Records from a data collection:
= = = = =

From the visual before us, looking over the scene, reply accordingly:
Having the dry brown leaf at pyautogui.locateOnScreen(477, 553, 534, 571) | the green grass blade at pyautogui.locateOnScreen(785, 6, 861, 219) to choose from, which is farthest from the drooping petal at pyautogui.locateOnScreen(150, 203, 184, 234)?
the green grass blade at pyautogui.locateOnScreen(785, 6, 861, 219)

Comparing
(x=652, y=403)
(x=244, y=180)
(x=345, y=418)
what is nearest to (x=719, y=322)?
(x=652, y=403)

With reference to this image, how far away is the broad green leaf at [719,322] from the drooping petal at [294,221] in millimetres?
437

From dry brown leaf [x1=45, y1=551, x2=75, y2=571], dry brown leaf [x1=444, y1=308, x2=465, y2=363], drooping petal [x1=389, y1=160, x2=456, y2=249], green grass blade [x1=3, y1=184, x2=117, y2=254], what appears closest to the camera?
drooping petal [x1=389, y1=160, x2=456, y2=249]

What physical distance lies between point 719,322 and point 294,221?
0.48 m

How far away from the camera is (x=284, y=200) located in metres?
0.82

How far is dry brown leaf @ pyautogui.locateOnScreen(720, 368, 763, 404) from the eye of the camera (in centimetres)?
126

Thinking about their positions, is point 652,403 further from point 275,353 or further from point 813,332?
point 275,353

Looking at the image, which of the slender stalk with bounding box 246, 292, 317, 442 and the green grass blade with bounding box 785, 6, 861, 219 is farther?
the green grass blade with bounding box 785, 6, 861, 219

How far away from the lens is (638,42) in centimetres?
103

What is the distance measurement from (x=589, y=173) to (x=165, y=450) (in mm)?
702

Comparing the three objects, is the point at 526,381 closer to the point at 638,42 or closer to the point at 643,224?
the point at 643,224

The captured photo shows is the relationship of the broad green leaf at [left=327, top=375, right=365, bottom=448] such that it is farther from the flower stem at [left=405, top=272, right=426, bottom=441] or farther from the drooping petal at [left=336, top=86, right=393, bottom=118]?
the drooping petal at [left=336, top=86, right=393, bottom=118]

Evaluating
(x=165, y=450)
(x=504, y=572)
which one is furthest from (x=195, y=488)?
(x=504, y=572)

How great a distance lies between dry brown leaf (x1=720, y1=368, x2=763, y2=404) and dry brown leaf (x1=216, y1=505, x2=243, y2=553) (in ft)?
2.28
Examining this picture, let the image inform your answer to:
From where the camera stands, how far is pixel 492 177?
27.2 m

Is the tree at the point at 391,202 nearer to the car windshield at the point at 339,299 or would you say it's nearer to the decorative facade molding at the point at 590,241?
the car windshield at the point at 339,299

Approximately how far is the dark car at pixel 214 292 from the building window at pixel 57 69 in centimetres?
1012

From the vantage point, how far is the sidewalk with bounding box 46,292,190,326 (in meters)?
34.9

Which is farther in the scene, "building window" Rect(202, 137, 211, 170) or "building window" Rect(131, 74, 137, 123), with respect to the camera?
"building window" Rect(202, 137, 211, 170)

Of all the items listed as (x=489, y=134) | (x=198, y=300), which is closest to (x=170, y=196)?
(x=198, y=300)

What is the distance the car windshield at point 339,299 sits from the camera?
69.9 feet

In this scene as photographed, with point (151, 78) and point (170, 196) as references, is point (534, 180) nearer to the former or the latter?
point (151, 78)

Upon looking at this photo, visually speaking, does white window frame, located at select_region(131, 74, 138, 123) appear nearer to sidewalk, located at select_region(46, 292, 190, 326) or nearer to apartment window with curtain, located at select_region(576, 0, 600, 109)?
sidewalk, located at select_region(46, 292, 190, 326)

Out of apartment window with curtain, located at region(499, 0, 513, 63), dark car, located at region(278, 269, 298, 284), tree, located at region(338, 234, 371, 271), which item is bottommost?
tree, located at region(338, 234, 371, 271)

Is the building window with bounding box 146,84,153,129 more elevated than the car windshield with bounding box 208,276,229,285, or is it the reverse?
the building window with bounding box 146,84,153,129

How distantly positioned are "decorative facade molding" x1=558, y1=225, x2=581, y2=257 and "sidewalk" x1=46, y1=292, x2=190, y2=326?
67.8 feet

= = = = =

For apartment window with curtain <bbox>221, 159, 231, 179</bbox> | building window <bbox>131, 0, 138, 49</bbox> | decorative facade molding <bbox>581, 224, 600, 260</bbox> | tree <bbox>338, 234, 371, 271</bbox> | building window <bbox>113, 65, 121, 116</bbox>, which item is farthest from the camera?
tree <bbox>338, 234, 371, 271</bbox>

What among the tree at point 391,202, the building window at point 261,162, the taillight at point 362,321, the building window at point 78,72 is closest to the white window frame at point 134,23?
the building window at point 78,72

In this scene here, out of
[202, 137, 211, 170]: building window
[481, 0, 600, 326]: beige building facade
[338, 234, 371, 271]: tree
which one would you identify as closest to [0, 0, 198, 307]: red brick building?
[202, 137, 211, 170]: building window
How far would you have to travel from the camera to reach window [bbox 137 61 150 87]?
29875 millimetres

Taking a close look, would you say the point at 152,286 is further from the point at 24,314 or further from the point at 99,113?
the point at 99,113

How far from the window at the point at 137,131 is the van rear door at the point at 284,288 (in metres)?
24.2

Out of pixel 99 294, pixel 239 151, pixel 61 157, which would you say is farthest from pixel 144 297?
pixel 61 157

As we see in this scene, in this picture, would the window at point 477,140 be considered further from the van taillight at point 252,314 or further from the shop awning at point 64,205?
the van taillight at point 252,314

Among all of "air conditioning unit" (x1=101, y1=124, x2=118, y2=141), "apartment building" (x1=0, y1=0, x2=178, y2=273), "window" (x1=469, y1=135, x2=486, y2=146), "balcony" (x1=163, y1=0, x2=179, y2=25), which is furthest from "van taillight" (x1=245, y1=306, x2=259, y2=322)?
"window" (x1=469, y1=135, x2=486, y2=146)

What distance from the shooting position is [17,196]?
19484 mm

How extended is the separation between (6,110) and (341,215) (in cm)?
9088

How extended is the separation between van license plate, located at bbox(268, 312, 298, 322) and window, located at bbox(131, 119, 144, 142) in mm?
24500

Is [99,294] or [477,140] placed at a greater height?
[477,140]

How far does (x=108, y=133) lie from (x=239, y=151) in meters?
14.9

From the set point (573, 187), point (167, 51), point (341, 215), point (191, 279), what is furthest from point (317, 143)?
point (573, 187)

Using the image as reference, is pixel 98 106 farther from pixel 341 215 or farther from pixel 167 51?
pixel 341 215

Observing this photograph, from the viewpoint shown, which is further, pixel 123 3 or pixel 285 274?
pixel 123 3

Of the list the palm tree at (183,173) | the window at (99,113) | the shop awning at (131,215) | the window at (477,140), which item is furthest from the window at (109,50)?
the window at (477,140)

= = = = =

» **REQUIRED TASK**: Gather every line of the listing that contains the string "separation", treating case as significant, and copy each such line.

» **CORRECT OUTPUT**:
How extended is the separation between (6,110) and (341,215) (in cm)?
How extended is the separation between van license plate, located at bbox(268, 312, 298, 322) and window, located at bbox(131, 119, 144, 142) in mm?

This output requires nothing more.